By Anna Weltner
Erin Hanson is in a very good mood. Perhaps that’s because the rock climber, explorer, and plein air artist spends a great deal of her time outdoors. Her exuberance shows through in her bold, bright, impulsive paintings of Utah’s rock formations, Arizona’s deserts, and, more recently, the smooth folds of Paso Robles’ hills. Photorealism isn’t Hanson’s style. Rather, her bursting, buoyant oil paintings seem to convey the spirit of a place, the energy and life and emotion that vibrates through it.
“I want people to love the desert like I love it,” she says.
Hanson’s paintings, which will be displayed at the Paso Robles Festival of the Arts outdoor show and sale, are not what immediately springs to mind when one thinks of plein air. Honestly, most plein air paintings remind me of hotels. Hers make me want to go play outside.
Hanson is just one of many artists who will bring their talents from near and far to the downtown Paso festival Memorial Day weekend. And while a great deal of work seems to concern itself chiefly with pastoral scenes, ocean views, and mountain vistas, there are odd and unexpected treasures to be found as well.
The weekend event kicks off on Friday, May 25, with an 11 a.m. talk by African-American quilt artist and scholar Dr. Denise Sheridan. In “Quilting a Culture and All That Jazz: A Legacy of African American Artistic Rhythms,” Sheridan will share the familial and cultural heritage woven into her fine art quilts.
At 3 p.m. that afternoon, a free panel discussion featuring four heavy hitters in the artistic community—graphic designer Charmaine Martinez, painter David Settino Scott, choreographer Drew Silvaggio, and painter/illustrator Neal Breton—will explore the role of art and the artist in society. Moderated, incidentally, by New Times Managing Editor Ashley Schwellenbach, “Don’t Feed the Artists” will be a conversation between several sharp, funny, and opinionated minds.
But the main event goes down on Saturday, beginning with a Plein Air Quick-Draw from 9 to 11 a.m. Thirty California fine artists such as Ken Christensen, Elizabeth Tolley, Jeanette Wolff, Ray Roberts, and wife Peggi Kroll-Roberts, will have two hours to create a brand new work of art on location.
Kroll-Roberts, who will also be teaching a sold-out figure painting workshop that weekend, began her career in fashion illustration, later moving on to figure painting and still life in watercolor and oils. And while the look of her paintings suggests carefree simplicity, bringing subjects to life in a few thick brushstrokes like Kroll-Roberts does is no easy task, as her students quickly discover.

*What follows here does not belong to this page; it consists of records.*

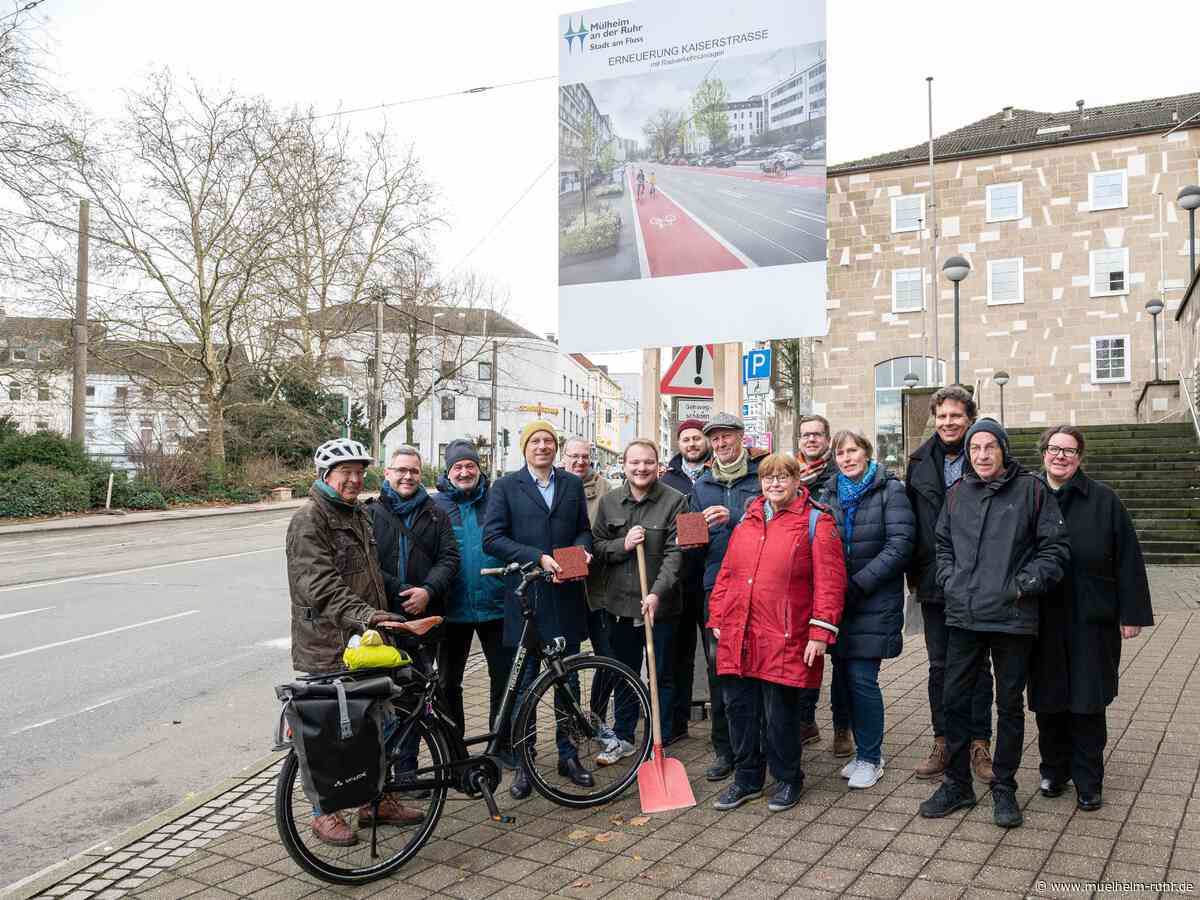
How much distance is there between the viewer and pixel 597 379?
10475 cm

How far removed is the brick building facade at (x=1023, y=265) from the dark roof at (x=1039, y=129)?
109mm

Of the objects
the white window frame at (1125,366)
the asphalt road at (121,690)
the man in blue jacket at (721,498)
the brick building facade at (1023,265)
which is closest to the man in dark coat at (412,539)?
the man in blue jacket at (721,498)

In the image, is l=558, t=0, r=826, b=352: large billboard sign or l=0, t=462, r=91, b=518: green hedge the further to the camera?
→ l=0, t=462, r=91, b=518: green hedge

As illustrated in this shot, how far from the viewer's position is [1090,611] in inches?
179

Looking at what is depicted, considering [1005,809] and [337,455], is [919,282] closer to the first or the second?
[1005,809]

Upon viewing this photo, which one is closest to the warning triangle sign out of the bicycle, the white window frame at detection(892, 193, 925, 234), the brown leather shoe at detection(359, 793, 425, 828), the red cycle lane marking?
the red cycle lane marking

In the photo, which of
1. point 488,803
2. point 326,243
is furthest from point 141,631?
point 326,243

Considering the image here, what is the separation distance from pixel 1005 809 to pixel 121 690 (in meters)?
6.65

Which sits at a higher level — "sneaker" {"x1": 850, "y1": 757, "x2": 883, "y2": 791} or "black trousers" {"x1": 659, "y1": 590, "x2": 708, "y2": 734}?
"black trousers" {"x1": 659, "y1": 590, "x2": 708, "y2": 734}

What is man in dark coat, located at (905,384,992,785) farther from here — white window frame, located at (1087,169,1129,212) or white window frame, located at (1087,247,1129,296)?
white window frame, located at (1087,169,1129,212)

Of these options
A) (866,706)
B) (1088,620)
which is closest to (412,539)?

Also on Saturday is a public mural project, performances by the Dragon Knights Stilts Walkers, a Plein Air Masters Panel Discussion, live music by the Mother Corn Shuckers, and performances and classes by the Suspended Motion Ribbon Acrobats. (Ride your bike to the event and enjoy free parking at the bike valet at the Horseshoe Pit.)
But the biggest deal is likely the outdoor fine art show, starting at 10 a.m. in the downtown city park. Textiles artist Sharon Gellerman, mixed media artist Lynn Kishiyama, painter Dotty Hawthorne, jeweler Debra Jurey, sculptor Dale Evers, and many others will display their work. At the A&R Furniture Building (at the corner of Pine and 12th Streets, skirting the park), check out the latest exhibit from The Phantom Project, an awesome endeavor that brings art shows to vacant spaces in SLO County.
Perhaps one of the most curious exhibits is a photography series by Oakhurst-based artist Wendy Denton. In her own words: “I travel to San Jose about twice a month for meetings. On every trip, I would see many dead birds on the side of the 152 Highway. They were beginning to haunt me. Then about three years ago, I took a summer workshop at Cabrillo College with Ted Orland. There was a scanner in the room, and Ted and I started to play with it. One day, I found five dead birds on the beach and brought them to class. One woman ran out screaming, but Ted and I had a great time. I really do credit him with the inspiration for my project. When I went home, I found a scrub jay wing in the back yard, perfectly intact. Wing. Scanner. Wing. Scanner. That’s how it all began.”
Denton’s scanned images of dead birds, the majority of them killed by automobiles, are unexpectedly lovely, even calming, works of art. The artist poses and lights the animals in such a way that conceals injury and trauma, making for a tranquil, if tragic, image. The scanner, she says, picks up far finer details than a camera, and many viewers are taken by the beauty of the artworks before realizing—with either revulsion or fascination—that the creatures are dead.
“My purpose is not to show mutilation and gore,” Denton says. “It is to celebrate the beauty and sometimes the pathos of these fragile lives.”
Sunday marks the end of the festivities, with the Art & Soul Awards Brunch at Studios on the Park (10 a.m. to noon) and an exclusive tour of two of the Central Coast’s finest private art collections, at the homes of Doug and Nancy Becket and Ken and Marilyn Riding. Seriously, how often does that happen?